パナソニックが3月27日に発表した2014年度事業方針で、2018年度に売上高10兆円を目指す計画が示され、業界から関心を集めた。電機大手では、日立製作所が2015年度に10兆円の売上高を目指す中期経営計画をすでに打ち出しており、10兆円の大台を目標に掲げているのは日立に次いで2社目となる。過去の中期経営計画でも、10兆円という目標を打ち出していた経緯があるパナソニックだが、これまでにその大台を一度も達成したことがない。
1年の構造改革を通じて、売上が伸びれば利益が伸びる体制へと転換してきた
その理由をパナソニックの津賀一宏社長は、「過去に挑戦した売上高10兆円の目標が達成できなかったのは、売れば利益が落ちるという事業が含まれていたこと、また、伸びる事業と縮む事業が混在していたことがあげられる。
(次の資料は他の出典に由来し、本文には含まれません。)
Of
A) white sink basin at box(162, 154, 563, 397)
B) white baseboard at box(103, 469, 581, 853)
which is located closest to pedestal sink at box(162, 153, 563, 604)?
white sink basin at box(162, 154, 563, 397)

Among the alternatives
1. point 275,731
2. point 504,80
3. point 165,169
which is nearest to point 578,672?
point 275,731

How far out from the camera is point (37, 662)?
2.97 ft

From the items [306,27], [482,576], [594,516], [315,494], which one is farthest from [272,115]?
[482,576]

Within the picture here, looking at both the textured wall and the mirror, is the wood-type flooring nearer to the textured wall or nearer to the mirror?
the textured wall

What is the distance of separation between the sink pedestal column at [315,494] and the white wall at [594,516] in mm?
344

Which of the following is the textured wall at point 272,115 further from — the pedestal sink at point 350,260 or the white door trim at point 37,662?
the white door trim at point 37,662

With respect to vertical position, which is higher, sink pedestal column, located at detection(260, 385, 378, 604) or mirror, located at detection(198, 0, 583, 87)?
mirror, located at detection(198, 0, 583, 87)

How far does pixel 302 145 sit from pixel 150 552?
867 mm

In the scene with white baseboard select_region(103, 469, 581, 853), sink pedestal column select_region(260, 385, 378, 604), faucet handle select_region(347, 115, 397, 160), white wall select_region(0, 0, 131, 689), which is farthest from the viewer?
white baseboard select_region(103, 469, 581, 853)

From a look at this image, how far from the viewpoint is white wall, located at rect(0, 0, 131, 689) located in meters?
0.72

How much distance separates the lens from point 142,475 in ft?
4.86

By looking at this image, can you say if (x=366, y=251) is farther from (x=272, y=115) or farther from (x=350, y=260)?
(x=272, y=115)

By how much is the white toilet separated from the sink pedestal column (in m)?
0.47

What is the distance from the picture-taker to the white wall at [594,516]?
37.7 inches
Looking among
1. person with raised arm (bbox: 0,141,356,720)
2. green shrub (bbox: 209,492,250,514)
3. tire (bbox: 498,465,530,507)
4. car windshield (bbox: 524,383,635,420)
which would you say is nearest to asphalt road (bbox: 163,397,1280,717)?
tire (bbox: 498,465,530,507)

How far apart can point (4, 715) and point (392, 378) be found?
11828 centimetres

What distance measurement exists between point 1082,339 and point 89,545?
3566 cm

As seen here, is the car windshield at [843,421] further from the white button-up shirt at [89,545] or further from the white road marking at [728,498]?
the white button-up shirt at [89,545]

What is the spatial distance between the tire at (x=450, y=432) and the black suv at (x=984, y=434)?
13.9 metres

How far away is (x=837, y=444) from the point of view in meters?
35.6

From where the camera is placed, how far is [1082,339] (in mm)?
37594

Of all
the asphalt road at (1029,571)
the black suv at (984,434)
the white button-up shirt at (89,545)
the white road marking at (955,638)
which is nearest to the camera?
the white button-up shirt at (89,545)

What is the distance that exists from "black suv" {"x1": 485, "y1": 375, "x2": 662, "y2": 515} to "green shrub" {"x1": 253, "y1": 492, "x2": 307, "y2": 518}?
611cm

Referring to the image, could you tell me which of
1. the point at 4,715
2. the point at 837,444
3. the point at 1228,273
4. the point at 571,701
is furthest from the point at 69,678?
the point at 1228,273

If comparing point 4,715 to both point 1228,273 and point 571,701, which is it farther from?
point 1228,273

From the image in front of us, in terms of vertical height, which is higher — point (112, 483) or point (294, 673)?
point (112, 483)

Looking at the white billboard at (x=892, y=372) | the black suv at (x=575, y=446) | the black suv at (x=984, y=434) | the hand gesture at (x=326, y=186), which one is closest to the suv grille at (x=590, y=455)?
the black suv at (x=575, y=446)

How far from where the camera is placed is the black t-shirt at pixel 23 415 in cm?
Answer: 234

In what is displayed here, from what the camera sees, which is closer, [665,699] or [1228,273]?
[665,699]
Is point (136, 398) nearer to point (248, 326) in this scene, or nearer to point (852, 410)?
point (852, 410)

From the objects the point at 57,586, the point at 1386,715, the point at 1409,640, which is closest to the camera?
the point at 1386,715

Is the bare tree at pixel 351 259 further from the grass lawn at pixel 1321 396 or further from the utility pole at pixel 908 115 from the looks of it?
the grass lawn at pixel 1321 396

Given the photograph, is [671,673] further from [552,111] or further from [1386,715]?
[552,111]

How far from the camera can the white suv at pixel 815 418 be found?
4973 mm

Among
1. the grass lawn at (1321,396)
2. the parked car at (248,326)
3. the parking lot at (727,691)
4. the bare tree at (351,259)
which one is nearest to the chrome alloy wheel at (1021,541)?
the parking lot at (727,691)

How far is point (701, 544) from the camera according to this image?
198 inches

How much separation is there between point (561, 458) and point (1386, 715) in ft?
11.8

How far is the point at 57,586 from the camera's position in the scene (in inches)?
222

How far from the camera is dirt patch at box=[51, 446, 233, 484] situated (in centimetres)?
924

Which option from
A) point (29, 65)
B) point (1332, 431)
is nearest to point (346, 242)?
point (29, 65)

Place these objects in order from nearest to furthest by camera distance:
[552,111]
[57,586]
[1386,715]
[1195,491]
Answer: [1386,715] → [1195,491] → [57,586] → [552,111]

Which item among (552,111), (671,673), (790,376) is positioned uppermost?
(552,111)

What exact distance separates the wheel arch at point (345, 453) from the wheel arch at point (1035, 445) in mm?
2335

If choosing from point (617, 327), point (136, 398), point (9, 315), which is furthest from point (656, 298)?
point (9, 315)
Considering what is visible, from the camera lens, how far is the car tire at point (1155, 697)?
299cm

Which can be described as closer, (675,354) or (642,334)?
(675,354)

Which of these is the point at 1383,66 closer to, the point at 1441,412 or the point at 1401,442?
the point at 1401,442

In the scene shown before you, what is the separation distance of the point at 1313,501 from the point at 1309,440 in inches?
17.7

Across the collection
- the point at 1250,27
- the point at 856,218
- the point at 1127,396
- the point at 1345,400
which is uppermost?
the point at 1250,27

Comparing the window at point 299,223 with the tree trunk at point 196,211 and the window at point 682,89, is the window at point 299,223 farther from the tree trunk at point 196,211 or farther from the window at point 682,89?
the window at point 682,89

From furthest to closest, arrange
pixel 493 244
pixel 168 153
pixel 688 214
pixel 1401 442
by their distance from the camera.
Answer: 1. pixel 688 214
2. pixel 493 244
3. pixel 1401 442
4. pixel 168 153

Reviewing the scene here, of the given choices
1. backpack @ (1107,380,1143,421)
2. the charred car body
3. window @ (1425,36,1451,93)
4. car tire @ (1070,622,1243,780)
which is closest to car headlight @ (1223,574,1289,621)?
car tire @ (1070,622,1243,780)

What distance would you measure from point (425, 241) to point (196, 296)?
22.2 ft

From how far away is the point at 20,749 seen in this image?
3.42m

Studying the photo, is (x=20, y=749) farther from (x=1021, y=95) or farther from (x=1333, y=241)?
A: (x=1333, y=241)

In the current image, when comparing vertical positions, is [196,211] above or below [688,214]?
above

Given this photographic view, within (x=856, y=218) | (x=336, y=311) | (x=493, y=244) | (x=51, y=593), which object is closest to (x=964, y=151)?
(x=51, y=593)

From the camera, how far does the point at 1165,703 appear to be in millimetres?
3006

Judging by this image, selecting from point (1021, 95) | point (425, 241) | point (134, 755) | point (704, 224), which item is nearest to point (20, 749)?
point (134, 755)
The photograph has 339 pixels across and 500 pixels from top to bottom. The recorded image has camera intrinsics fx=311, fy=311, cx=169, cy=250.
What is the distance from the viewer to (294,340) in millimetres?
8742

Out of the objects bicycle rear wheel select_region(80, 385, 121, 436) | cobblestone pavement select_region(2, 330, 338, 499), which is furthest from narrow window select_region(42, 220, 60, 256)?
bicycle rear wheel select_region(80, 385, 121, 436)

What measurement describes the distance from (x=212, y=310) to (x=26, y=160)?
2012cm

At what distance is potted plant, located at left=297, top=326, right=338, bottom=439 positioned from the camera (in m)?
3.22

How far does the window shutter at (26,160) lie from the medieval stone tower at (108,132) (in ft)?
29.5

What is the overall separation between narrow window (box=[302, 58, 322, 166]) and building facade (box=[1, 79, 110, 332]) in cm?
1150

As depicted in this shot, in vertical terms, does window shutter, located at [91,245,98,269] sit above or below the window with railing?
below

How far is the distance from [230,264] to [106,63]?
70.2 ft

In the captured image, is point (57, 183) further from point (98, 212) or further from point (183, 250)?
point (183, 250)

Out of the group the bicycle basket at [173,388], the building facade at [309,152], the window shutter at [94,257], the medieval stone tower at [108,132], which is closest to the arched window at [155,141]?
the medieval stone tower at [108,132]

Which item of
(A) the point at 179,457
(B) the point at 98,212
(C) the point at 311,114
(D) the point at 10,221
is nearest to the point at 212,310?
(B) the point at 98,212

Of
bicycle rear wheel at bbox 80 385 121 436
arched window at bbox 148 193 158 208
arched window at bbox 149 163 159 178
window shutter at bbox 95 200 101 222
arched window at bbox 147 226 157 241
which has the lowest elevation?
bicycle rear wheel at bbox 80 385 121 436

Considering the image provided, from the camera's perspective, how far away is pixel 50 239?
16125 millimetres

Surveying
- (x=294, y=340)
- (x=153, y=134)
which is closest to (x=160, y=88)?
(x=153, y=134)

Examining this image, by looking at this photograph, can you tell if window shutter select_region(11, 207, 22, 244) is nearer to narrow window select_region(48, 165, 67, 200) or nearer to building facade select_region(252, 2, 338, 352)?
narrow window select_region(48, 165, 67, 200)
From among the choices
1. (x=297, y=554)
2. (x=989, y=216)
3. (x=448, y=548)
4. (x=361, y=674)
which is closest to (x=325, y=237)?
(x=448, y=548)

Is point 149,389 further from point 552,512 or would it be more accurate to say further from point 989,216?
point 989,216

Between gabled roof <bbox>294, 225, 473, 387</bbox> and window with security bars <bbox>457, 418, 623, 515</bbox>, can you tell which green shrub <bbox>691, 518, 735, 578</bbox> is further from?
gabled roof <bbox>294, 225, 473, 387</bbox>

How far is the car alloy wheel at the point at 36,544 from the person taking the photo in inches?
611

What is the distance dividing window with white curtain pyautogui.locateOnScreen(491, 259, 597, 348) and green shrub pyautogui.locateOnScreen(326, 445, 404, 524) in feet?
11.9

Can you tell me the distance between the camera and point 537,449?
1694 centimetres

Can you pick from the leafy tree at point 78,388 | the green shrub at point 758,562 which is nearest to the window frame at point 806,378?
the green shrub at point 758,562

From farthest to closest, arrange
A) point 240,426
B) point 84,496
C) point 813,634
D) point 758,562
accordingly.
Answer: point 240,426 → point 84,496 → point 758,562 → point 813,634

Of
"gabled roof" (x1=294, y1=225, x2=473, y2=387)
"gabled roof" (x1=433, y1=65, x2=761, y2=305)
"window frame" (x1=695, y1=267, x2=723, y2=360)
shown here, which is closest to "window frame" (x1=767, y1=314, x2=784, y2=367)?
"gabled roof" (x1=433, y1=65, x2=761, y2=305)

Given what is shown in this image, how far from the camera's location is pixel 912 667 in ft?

この1年の構造改革を通じて、売上が伸びれば利益が伸びる体制へと転換してきたこと、何をやったら赤字になるのかということが理解できている点が異なる」と語る。
パナソニックは、2015年度を最終年度とする中期経営計画「CV2015」においては、売上高計画を公表せず、利益目標だけを掲げる利益重視の姿勢を強調していたが、今回の事業方針説明では2015年度の売上高目標値は明らかにはしなかったものの、中期的な視点からは、10兆円という目標を明確に示してみせたわけだ。
また、10兆円の道筋に向けて、いくつかの道標を示した点も特筆できる。これまで、2018年度の目標として、家電事業2兆円、住宅事業2兆円、車載関連事業2兆円というように、3つの柱となる事業については売上高目標を示していたが、これに加えて、「住宅・車載以外のBtoB」としてきた領域において、車載以外のデバイスとして1兆5,000億円、BtoBソリューションとして2兆5,000億円の売上高を目指すことを明らかにした。これにより、10兆円の画が明確に描かれることになった。
さらに、この5つの事業領域を「日本」、中南米を含む「欧米」、そして新興国による「海外戦略地域」の3つの地域軸とを掛け合わせた15個のマトリクスを設定。それぞれの分野のどこにフォーカスし、優先的に投資を進めていくのかという点を明確化した。
「これまでは『事業軸』を中心に進めてきた経営を、顧客により近い、『地域軸』からの逆算を加えた経営へと進化させる必要がある。このマトリクスの上で、どこに注力していくのかを明確にし、その領域において、戦う相手はどこかということを明確にする」と津賀社長は語る。
日本においては、住宅、車載、BtoBソリューションの3つの事業、欧米においては、車載とBtoBソリューションの2つの事業、海外戦略地域では家電、住宅、BtoBソリューションの3つの事業が、「2018年度の売り上げ目標と、現在の売り上げとのギャップが大きい領域」と位置づけ、「これらの領域では大きな挑戦が必要であり、ヒト、モノ、カネのリソースを大胆にシフトしていく」と語った。
なかでも、「特に成長余力が大きい海外戦略地域では、『脱・日本依存』をキーワードに、戦略地域事業推進本部を新設。この戦略地域事業推進本部長に、インド・デリーに駐在することになる山田喜彦副社長が就任し、全権を委任する。パナソニックにおいて、代表取締役が海外に駐在するのは初めてのこと。海外戦略地域の成長を取り込むことができなければ、パナソニックの成長はないという強い思いのもと、この地域での成長を実現したい」と語る。